Только теперь, уложив себя на место покойного, он может принять «чью-то смерть» как свою и задать наконец настоящие вопросы. Они не имеют отношения к элементарному конфликту лжи и правды. Фальшивому миру нашей повседневности противостоит не та правда, что скрывают власти, а не имеющая к ней отношения истина. Мы ничего о ней не знаем, но встав на край могилы, заслужили право спрашивать — «О преодолении смерти и душевного горя. О законах бытия, которые родились в глубине тысячелетий и проживут до угасания солнца».

Эти слова звучат беспомощно, они словно демонстрируют неспособность любого языка общаться со смертью и обращаться к ней. Но Довлатов и не собирался открыть нам нечто новое в этой вечной теме.

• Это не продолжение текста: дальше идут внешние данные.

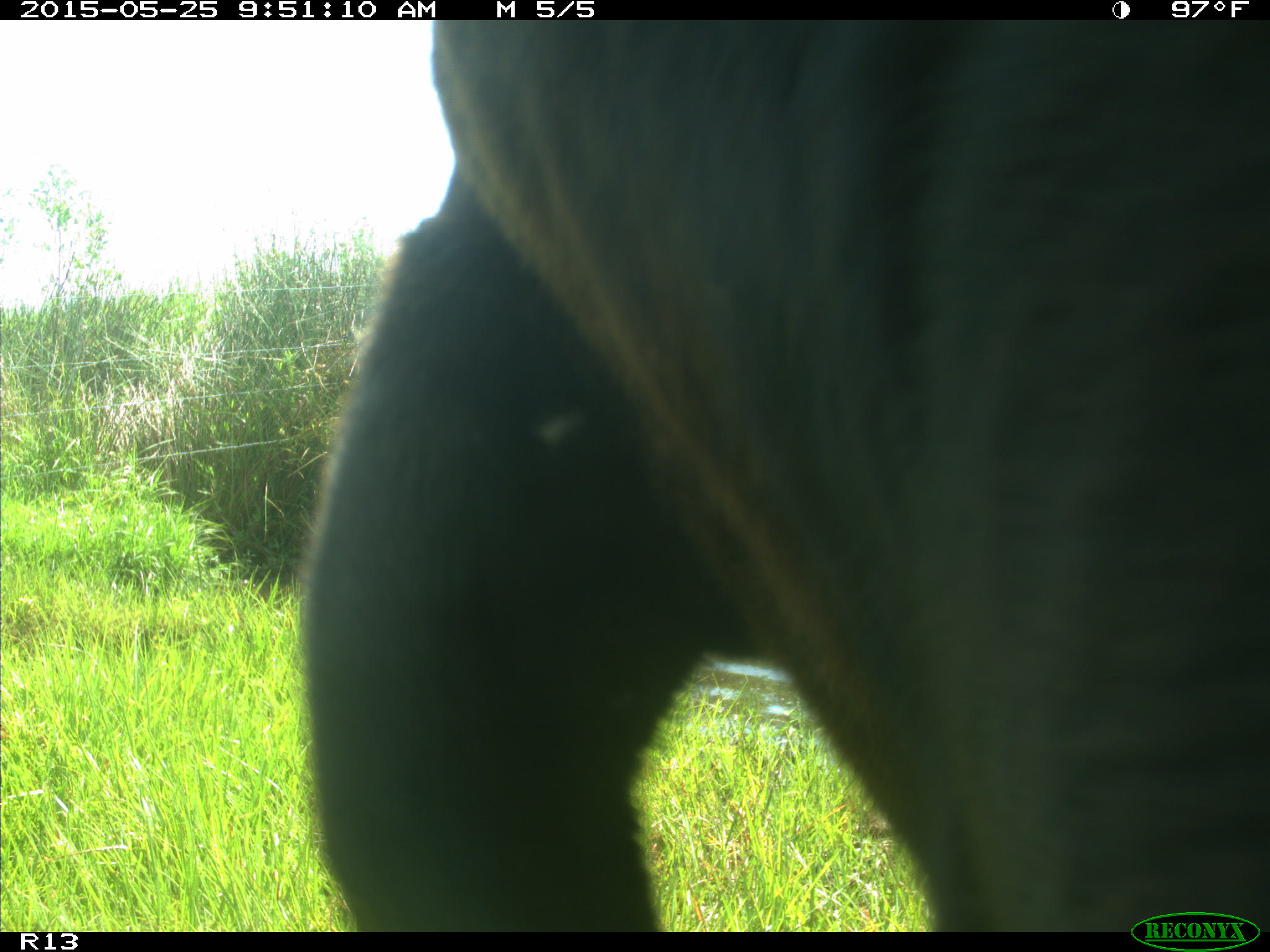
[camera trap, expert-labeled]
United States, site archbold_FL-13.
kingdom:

Для него важно было привести рассказчика на партийные похороны и вырвать его из паутины предопределенности, сказать неуместное и вызвать скандал — не с руководством, а с бытием, которое уж точно ни на чьей стороне.

Смерть, заимствуя модное слово, обнуляет жизнь, и писателю этим грех не воспользоваться.

3.

А теперь я должен признаться в неловкости. Прочитав впервые этот рассказ в рукописи (Сергей показывал нам с Вайлем все до печати), мы повели себя глупо. Словесная ткань бесспорно восхищала. Юмор изящно прятался внутри текста, который сам себя не слышит: «Отец и дед его боролись против эстонского самодержавия». Каждый персонаж создавался беглыми, как в довлатовских же шаржах, чертами («У редактора бежевое младенческое лицо, широкая поясница и детская фамилия — Туронок»).

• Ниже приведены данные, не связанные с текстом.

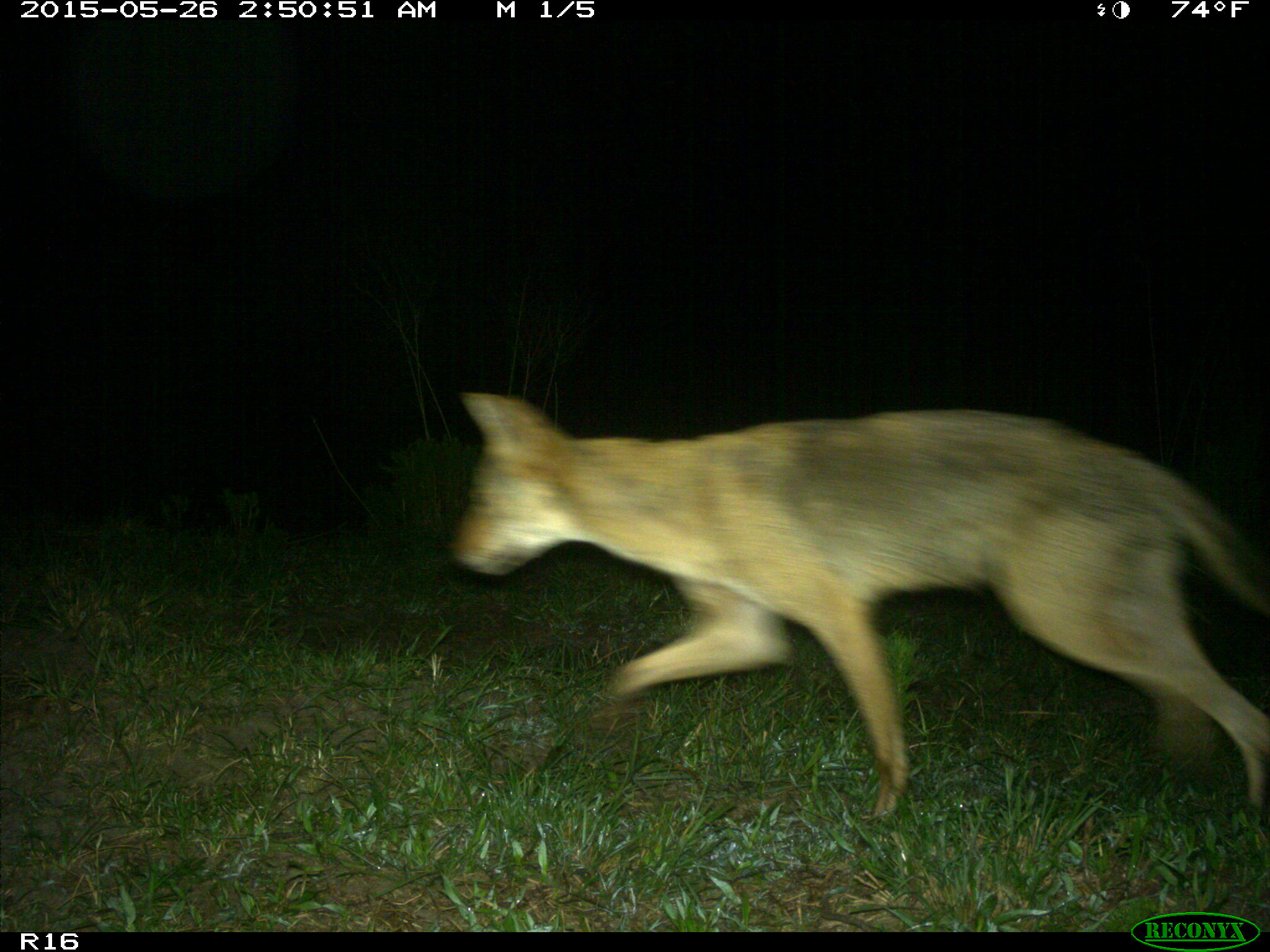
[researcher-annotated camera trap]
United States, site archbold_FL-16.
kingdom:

Короче, это был тот Довлатов, в котором все не чаяли души — от Бродского до Брайтон-Бич. Но концовка привела нас в ужас. Она казалась переклеенной из книги другого автора. Не поняв и не приняв последнюю страницу, мы уговаривали Сергея ее просто выбросить, убрав это казавшееся нам неуместным жалкое место. Довлатов не обижался, не слушался и ничего не объяснял.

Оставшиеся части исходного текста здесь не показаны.